— START OF Input rows —

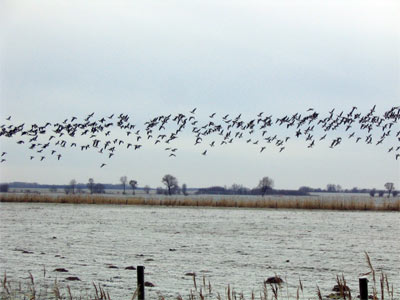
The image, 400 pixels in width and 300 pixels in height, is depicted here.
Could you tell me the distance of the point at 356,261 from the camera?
19328 mm

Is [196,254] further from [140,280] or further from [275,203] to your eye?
[275,203]

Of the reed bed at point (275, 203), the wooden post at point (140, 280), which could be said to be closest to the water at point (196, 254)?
the wooden post at point (140, 280)

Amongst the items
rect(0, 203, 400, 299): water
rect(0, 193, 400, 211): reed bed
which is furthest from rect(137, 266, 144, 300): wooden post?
rect(0, 193, 400, 211): reed bed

— END OF Input rows —

Please print every line of the records above word for word, leaving out the pictures.

The image, 400 pixels in width and 300 pixels in height, is depicted here.
Could you tell me the distance of the point at 356,261 from the camera?
19328 mm

Is [196,254] further from [140,280] or further from [275,203] to your eye?
[275,203]

Of the reed bed at point (275, 203), the wooden post at point (140, 280), which could be said to be closest to the water at point (196, 254)?
the wooden post at point (140, 280)

Amongst the items
rect(0, 203, 400, 299): water
rect(0, 193, 400, 211): reed bed
which is furthest from rect(137, 266, 144, 300): wooden post?
rect(0, 193, 400, 211): reed bed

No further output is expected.